== Selected extract ==

Baby does not have Autism, and lets hope and pray it stays that way. I just felt this unrelenting and nagging desire to read her latest work since I've always admired her candidness and optimism, and now her bravery. She's yet another shining example of how far moms will go for their little ones.

The hubby and I were playing with baby earlier on our bed, as we always do, and I just had to stop baby during his tummy time antics to pick him up and hug and kiss him all over. And the hubby and I just looked at each other and shared how unbelievable this "love" is. We've just never felt anything like it before. And don't tell the hubby, but I think there's just a lil something special added between a mommy and her lil one. Something words cannot explain. Something much louder than words.

It's a crazy love. I'm just so enamored with my lil guy (and my big guy too!), that sometimes it's simply overwhelming. So much so that I've also become a manic and compulsive guilt-monger, worry-wart and have become intensely and empathetically sentimental. But I hear that comes along with being a Mommy. Somebody once told me that the hardest part in being a mother is labor and delivery...that somebody is probably NOT a mother. It's a feeling words cannot explain. It's something much louder than words.

I recommend Jenny's new book to everyone, especially all you mommies out there. Yes, it's about her journey in healing her little bird through Autism, but more importantly, I believe its more about the undying, unyielding and uncompromising love between a mother and her little boy, and how that love climbed hills and moved mountains.

I have to go now cause my little one is about to go down for the night and he always needs to see his mommy before he goes to sleep. Yup, he begins and ends his days with mommy. He's such a mama's boy! So what if he doesn't speak full words yet, we still hear him loud and clear. Even daddy knows when baby needs his mommy. It's this look in his eyes, and a smile he has only for mommy, that speaks volumes...

Louder than all his crying, louder than all his laughing. Much louder than words.

===
== Recorded information ==

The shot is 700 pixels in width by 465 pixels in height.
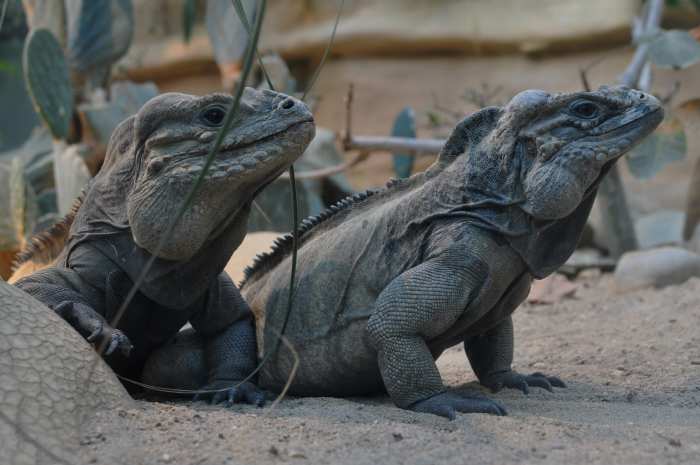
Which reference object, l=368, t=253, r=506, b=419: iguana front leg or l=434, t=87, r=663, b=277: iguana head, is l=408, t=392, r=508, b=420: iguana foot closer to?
l=368, t=253, r=506, b=419: iguana front leg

===

→ Work to do:
A. Reproduce, word for word, the passage of the motherhood post from "It's a crazy" to "and moved mountains.".
B. Decide whether the motherhood post supports each statement below, answering yes or no and quoting the words of the post that settle it. (i) The writer's baby does not yet speak full words. (ii) The writer recommends Jenny's new book only to mothers. (iii) The writer's baby has Autism.

→ Set of answers:
A.
It's a crazy love. I'm just so enamored with my lil guy (and my big guy too!), that sometimes it's simply overwhelming. So much so that I've also become a manic and compulsive guilt-monger, worry-wart and have become intensely and empathetically sentimental. But I hear that comes along with being a Mommy. Somebody once told me that the hardest part in being a mother is labor and delivery...that somebody is probably NOT a mother. It's a feeling words cannot explain. It's something much louder than words.

I recommend Jenny's new book to everyone, especially all you mommies out there. Yes, it's about her journey in healing her little bird through Autism, but more importantly, I believe its more about the undying, unyielding and uncompromising love between a mother and her little boy, and how that love climbed hills and moved mountains.

B.
(i) Yes: "So what if he doesn't speak full words yet"
(ii) No: "I recommend Jenny's new book to everyone, especially all you mommies out there."
(iii) No: "Baby does not have Autism"